Roberto stared at him incredulously. “What ... what crazy shit is this? That’s nonsense.”
“Not at all.” Luis pursed his lips and shook his head sadly. “I saw you do it with my own eyes.”
“You’re out of your mind.” Roberto unlocked his phone.
“Think carefully,” Luis warned as he patted the hammer with his gloved hand. “This is the murder weapon, and as far as I know, the only prints on it are Diego Freire’s ... and yours.”
Roberto Lobeira stared at the hammer in horror. The same hammer he had used to break the chains on the damn bundle of cash a while earlier. The same hammer that was, no doubt, covered with his fingerprints.

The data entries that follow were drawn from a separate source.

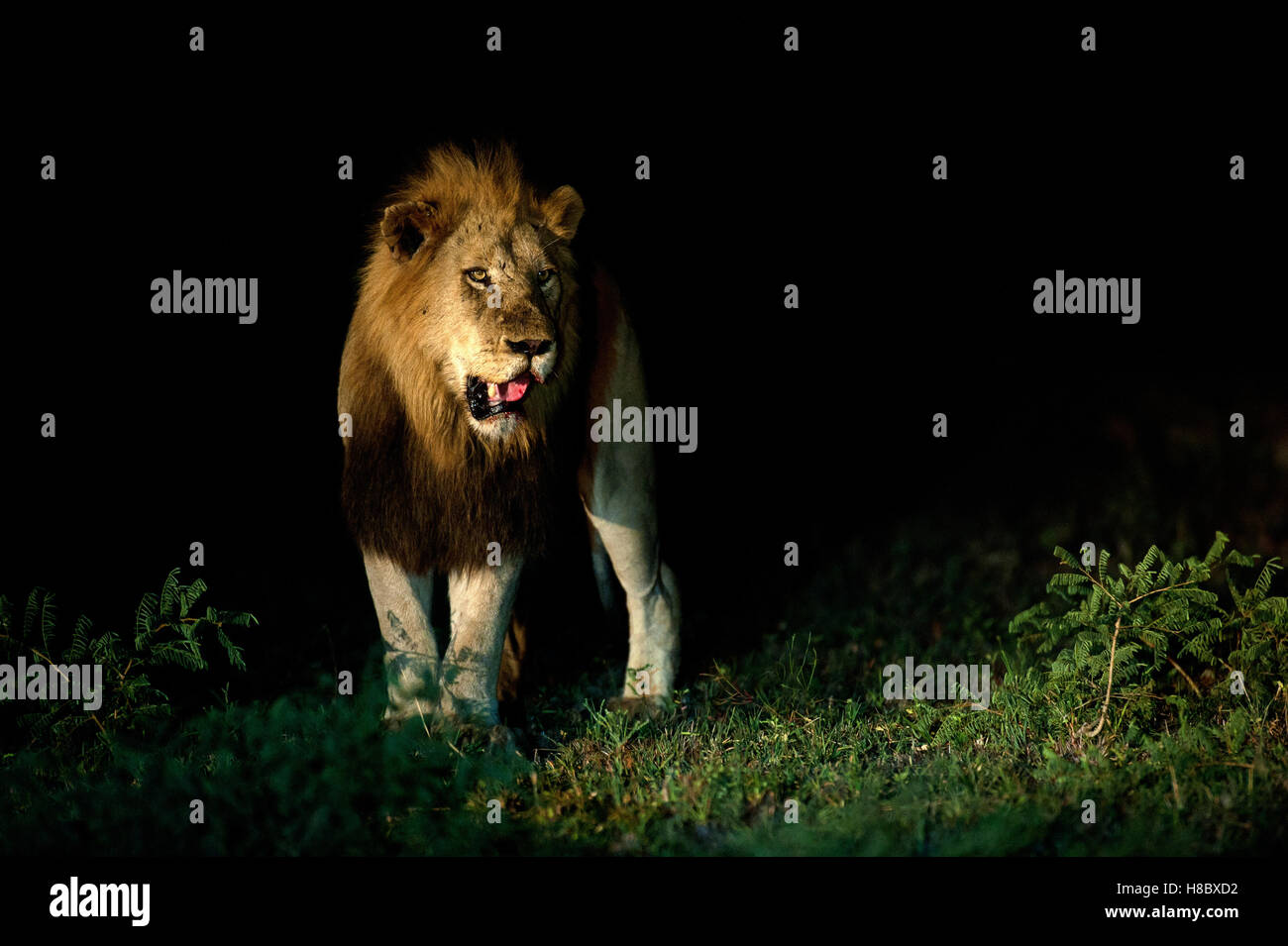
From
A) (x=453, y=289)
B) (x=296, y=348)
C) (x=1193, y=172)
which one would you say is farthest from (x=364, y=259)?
(x=1193, y=172)

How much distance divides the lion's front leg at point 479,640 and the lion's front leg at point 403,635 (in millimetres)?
62

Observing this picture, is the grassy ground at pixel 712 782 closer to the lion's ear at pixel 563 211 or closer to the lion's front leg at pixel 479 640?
the lion's front leg at pixel 479 640

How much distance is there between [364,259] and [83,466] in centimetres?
186

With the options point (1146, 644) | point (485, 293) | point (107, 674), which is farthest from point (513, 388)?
point (1146, 644)

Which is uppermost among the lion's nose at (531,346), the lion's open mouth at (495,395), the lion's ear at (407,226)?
the lion's ear at (407,226)

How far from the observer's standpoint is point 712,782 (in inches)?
187

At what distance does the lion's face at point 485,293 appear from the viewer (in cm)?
469

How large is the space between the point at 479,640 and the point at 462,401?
0.85m

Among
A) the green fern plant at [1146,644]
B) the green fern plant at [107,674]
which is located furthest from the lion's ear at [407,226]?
the green fern plant at [1146,644]

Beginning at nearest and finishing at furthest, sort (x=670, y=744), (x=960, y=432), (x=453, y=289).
A: (x=453, y=289)
(x=670, y=744)
(x=960, y=432)

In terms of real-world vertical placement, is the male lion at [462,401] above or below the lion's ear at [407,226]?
→ below

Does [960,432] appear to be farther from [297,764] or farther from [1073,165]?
[297,764]

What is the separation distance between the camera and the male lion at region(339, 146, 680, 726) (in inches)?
188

“Now tell me.” Luis Docampo’s voice had acquired a gentle, reasonable tone, the tone of someone explaining something to a child. “If you call the authorities and they turn up here ... who do you think they’re going to believe? You, with your crazy account of a senseless murder... or me, backed by my relatives, who’ll swear that when they heard Pampín’s cries, they came running and saw you finishing him off? And that’s before we get onto the subject of your fingerprints on the murder weapon ...”
Roberto felt the jaws of the trap closing pitilessly around him.
“You had a motive, I guess. You wanted to keep the money, even though we didn’t agree. Pampín threatened to call the police and ... well, there’s not much more to explain, right?”
Roberto had closed his eyes, like a child hoping for the monsters in his closet to disappear, but it was futile.
He was screwed. Completely and utterly screwed.
“Three options,” he whispered.
“What?”
“You said I had three options.” He struggled to articulate the words. “What’s the third one?”
Luis Docampo took a step toward him and put an arm around his shoulder as if they were old friends. “The third option is the best,” he said. “You keep your mouth shut, you don’t say anything to the authorities, and you accept that the Docampos and the Freires divide the money equally between us. You renounce your share, because you’ve already told everyone that this business is immoral, indecent, and all that crap. Then, you spend the rest of your time on the island shut away in your cottage, writing, jerking off, or doing whatever the hell you feel like, and at the end of it all, you leave. That way, we can all forget about this nasty business. What do you reckon, my friend? That’s a good solution, isn’t it?”
“You’re forgetting one thing.” Roberto pointed to Víctor Pampín’s lifeless body. “Him. Someone will miss him, sooner or later. People will start to ask questions.”
“Don’t worry about that,” Luis replied calmly. “In a few days’ time, we’ll toss him over a cliff. Everyone will just assume that he slipped and fell, or that he was washed away by a wave while he was out scraping goose barnacles. By the time the seagulls have finished with him, he’llbe so disfigured that nobody will even notice the hammer blows.Yourhammer blows.”
Roberto was gripped by a terrifying certainty. Luis Docampo, the same man he’d shared a beer with that morning, had him at his mercy. The islander had played his hand quickly, and what was worse, Roberto could see no way out.
He should have seen it coming. He’d been told that the rules were different here on the island. That they did whatever was necessary to survive.
The man had told him clearly and directly, but he hadn’t understood. His brutal acts were suffused with the cruel pragmatism of someone who had to struggle each day to survive, of someone who had suddenly been presented with a golden ticket to escape from that vicious cycle.
He had underestimated the Freires and the Docampos when he had thought they were just a group of islanders caught up in trivial squabbles. The hatred they professed for each other was exceeded only by the overriding need to outdo their rivals. Something told Roberto that distributing the money fairly between the two clans wouldn’t be as easy as Luis wanted him to believe.
“We’re going out to join the rest of them now,” Luis Docampo informed him. “So what are you going to tell them?”
“That I agree that you can all keep the money,” Roberto acquiesced pathetically.
“And what else?”
“That I renounce my share.”
“That’s the way I like it.” He patted Roberto’s back. “Right, let’s stick the body in one of these freezers and get the fuck out of here.”
13
Last Chance to Set Things Right
When they went back outside, heavy rain had set in. Just as Ramón Docampo had predicted, the concrete track was becoming a full-scale torrent, with the ditches on either side completely overflowing. However, despite the bad weather, no one had gone home.
It was as if the money were a powerful magnet and they were all mere iron filings, for everyone had remained just outside the church, waiting expectantly.
“How did it go?” asked Ramón. “Any problems?”